Missili e sottomarini
L’ammodernamento delle armi nucleari è una caratteristica che accomuna anche le potenze atomiche non indicate nel Trattato di non proliferazione: India, Pakistan, Nord Corea e Israele. «New Delhi e Islamabad stanno accelerando la corsa nucleare con la realizzazione di vettori da trasporto sempre più perfezionato» spiega Oliver Meier, dell’Istituto di affari internazionali e di sicurezza di Berlino, secondo il quale si tratta di una «gara a tre» perché la Cina si considera direttamente minacciata e «risponde con ingenti risorse investite nello sviluppo di vettori a testata multipla» che aumentano le opzioni militari. Per Israele, che mantiene una politica di ambiguità nucleare, l’ammodernamento dell’arsenale riguarda soprattutto l’acquisto di sottomarini tedeschi di classe Dolphin. «Ne hanno già cinque e il sesto è in arrivo - afferma Bruce Riedel, ex consigliere della Casa Bianca sull’intelligence ora in forza alla Brookings Institution - sono capaci di trasportare missili nucleari e potrebbero colpire l’Iran lanciandoli dal Mediterraneo o dal Mar Arabico».

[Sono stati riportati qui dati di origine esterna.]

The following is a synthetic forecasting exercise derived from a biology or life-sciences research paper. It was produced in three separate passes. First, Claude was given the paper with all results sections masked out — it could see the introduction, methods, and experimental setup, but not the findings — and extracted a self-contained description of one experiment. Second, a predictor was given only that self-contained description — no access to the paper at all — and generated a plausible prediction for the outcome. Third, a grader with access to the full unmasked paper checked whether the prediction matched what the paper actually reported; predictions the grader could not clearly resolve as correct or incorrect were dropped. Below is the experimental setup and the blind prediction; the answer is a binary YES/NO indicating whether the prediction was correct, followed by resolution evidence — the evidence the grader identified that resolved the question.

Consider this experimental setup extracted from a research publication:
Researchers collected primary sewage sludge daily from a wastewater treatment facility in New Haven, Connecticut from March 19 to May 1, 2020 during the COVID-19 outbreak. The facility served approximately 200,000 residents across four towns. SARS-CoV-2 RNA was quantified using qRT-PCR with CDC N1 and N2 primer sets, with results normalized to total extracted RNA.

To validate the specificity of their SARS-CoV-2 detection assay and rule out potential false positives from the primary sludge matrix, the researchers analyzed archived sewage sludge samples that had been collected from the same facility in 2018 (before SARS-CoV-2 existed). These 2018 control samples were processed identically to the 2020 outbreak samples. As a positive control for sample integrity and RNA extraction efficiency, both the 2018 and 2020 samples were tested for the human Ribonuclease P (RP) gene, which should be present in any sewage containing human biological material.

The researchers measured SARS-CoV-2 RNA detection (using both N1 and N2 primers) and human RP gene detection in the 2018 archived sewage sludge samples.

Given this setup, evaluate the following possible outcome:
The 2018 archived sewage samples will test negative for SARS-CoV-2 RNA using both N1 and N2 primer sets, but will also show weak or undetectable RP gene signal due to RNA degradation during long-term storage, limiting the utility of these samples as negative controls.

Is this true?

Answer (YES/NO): NO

La Nord Corea ha testato il suo primo missile nucleare sottomarino a metà maggio, sorprendendo tutti nel riuscire a farlo affiorare dall’acqua correttamente, seppur per una corsa assai breve. Si è trattato di un vecchio vettore sovietico, con gittata di 2400 km capace di portare tre testate nucleari e poiché Pyongyang ha effettuato tre test sotterranei negli ultimi 10 anni ciò conferma la volontà di essere potenza atomica. Tantopiù che non cela la produzione di uranio e plutonio per realizzare degli ordigni.

La galassia oscura
C’è poi un’area grigia di Paesi sospettati o intenzionati a ottenere l’arma atomica – dall’Iran all’Arabia Saudita – che investono cifre da capogiro nella realizzazione di vettori balistici, silos e basi necessarie all’eventuale uso. Come riassume Joe Cirincione, del centro studi Ploughshares Fund di Washington, «le potenze nucleari ufficiali investono in testate sempre più sofisticate mentre le altre nazioni atomiche o presunte tali fanno altrettanto per diversificare e migliorare i vettori di lancio».

Il network del terrore
Ma non è tutto perché l’Agenzia atomica dell’Onu (Aiea) con il proprio «Indice su incidenti e traffici illeciti» di materiali radioattivi tasta il polso a quanto avviene annualmente sul mercato clandestino. I dati dell’ultimo rapporto, pubblicato nel 2014, documentano 1461 «incidenti» di cui 6 avvenuti per «possesso inerente ad attività criminali», 47 per «furto o perdita» e 95 per «attività non autorizzate». Ciò significa che criminalità organizzata, gruppi terroristi o altri tipi di gruppi illegali continuano a tentare di impossessarsi di materiale che potrebbe essere adoperato per realizzare, vendere o adoperare una «bomba sporca» ovvero un ordigno in grado di diffondere radioattività. «Tali episodi di traffici illeciti continuano e vengono registrati grazie alla collaborazione di oltre 100 Paesi» spiega Francesco Marelli, esperto di lotta alla proliferazione dell’unità Crimine e Giustizia dell’Onu (Unicri), sottolineando la perdurante importanza di questo «network di monitoraggio».